I’m going to offer up another exhibit on RIAA’s shortsightedness on the original Napster. The first song or songs I heard from Everclear’s Songs From an American Movie, Vol. 1: Learning to Smile, released 10 years ago this week, were Napster downloads. I’d not heard anything by the band before I came across a couple of their records while checking out some more recent groups on Napster. Soon after, a 40-something guy was out buying this release by a post-grunge band. Not only was it my favorite album that year, it would take only a slight expansion of my Desert Island Disc list for it to appear there.
The trio, formed and headed by Art Alexakis, clearly fits the post-grunge mold. While more commercially mainstream, the “angst-ridden, sober introspection typically associated with grunge became virtual requirements in the hands of post-grunge.” Introspective would describe many of the songs on this album. Yet the production is far from a trio-based hard rock sound and represents the band seeming to move from post-grunge toward what some call power pop. To some extent, it’s surprising this was the band’s second best-selling record. Longtime fans may have found it overproduced and, by adding musicians who weren’t part of the trio but had performed with them on the road, it often has a wall of sound feel. While there are occasional minor orchestration excesses, the production values of this CD are outstanding.

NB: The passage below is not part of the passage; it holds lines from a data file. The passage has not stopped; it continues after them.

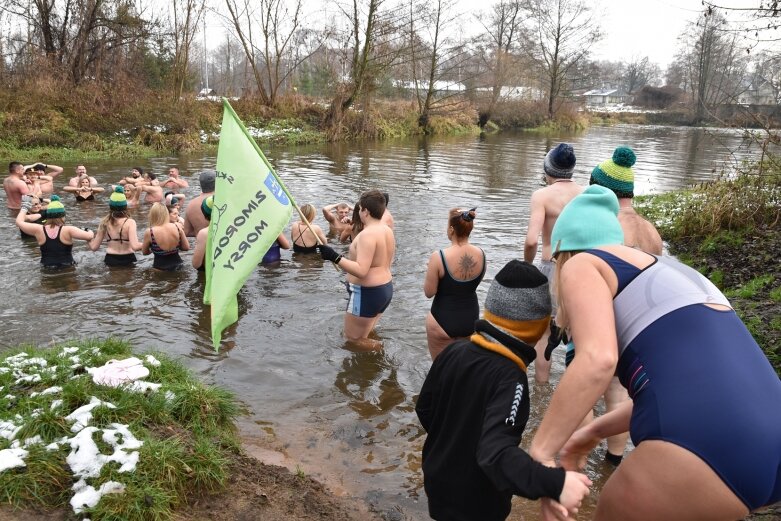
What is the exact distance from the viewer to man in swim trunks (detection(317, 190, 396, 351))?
5.19m

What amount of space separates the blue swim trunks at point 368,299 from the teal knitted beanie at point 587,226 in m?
3.32

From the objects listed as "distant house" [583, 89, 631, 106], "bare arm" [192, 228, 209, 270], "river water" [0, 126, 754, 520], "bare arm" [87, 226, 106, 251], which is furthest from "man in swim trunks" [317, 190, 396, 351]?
"distant house" [583, 89, 631, 106]

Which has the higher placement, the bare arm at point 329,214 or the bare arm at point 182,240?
the bare arm at point 329,214

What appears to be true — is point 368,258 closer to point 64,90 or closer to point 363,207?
point 363,207

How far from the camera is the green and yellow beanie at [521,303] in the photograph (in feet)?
6.85

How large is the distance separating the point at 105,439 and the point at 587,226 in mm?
2788

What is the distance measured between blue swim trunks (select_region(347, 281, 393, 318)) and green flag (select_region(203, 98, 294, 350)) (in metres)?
1.28

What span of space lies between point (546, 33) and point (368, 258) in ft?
175

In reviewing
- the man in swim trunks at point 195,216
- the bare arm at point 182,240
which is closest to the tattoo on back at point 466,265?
the man in swim trunks at point 195,216

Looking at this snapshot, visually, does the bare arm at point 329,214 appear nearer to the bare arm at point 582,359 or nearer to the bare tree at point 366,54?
the bare arm at point 582,359

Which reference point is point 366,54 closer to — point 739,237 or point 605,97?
point 739,237

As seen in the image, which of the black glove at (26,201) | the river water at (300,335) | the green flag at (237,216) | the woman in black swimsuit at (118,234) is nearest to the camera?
the river water at (300,335)

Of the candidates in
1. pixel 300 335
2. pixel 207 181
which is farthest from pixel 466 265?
pixel 207 181

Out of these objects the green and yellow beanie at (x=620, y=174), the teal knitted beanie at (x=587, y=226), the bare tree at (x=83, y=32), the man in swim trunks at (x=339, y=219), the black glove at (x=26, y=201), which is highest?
the bare tree at (x=83, y=32)
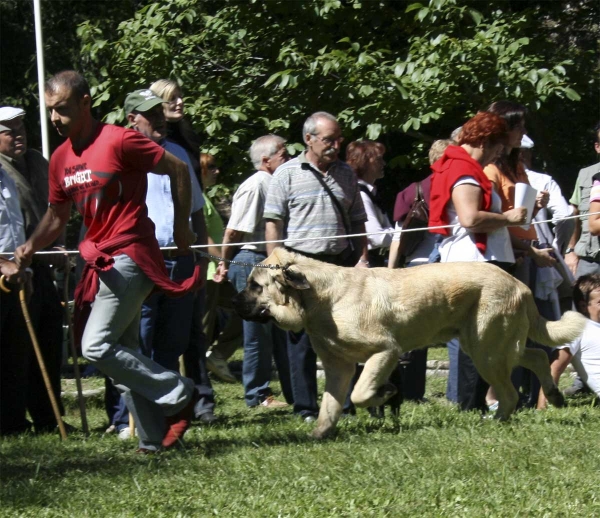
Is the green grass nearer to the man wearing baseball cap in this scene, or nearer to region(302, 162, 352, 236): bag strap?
the man wearing baseball cap

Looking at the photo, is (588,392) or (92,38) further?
(92,38)

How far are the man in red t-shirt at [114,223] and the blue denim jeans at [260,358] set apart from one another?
9.71 feet

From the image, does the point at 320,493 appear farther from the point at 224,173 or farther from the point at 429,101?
the point at 224,173

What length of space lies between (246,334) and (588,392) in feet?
9.78

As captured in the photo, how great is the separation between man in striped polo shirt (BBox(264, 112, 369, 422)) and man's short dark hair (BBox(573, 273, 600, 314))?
1977mm

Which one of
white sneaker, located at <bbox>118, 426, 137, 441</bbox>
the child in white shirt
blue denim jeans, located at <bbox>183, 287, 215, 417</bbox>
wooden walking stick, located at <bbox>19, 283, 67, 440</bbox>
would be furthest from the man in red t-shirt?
the child in white shirt

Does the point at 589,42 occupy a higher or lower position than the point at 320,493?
higher

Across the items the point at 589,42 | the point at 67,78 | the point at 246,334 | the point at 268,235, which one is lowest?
the point at 246,334

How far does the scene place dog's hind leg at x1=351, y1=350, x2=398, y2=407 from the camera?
628 centimetres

Said to be a concept album stemming from Alexakis’ divorce, its autobiographical nature is far broader. The songs Alexakis wrote for the album are powerful and demonstrate true songwriting talent. Songs From an American Movie ranges from childhood to formative years to courtship to marriage to children to break-ups but virtually every song expresses emotions and deals with situations almost everyone can identify with or comprehend.
Not to single them out over the other songs because the entire album is excellent, four in particular hooked me and have never let go. The opening cut, “Songs From An American Move,” and the final song, “Annabelle’s Song,” are about Alexakis’ daughter (you guessed it, Annabelle). Being the father of three girls, the emotions expressed in the songs still resonate with me. “Just the sound of my little girl laughing/Makes me happy just to be alive,” is the crux of the under 90-second opening cut while Annabelle’s song tells her, “You are my everything.”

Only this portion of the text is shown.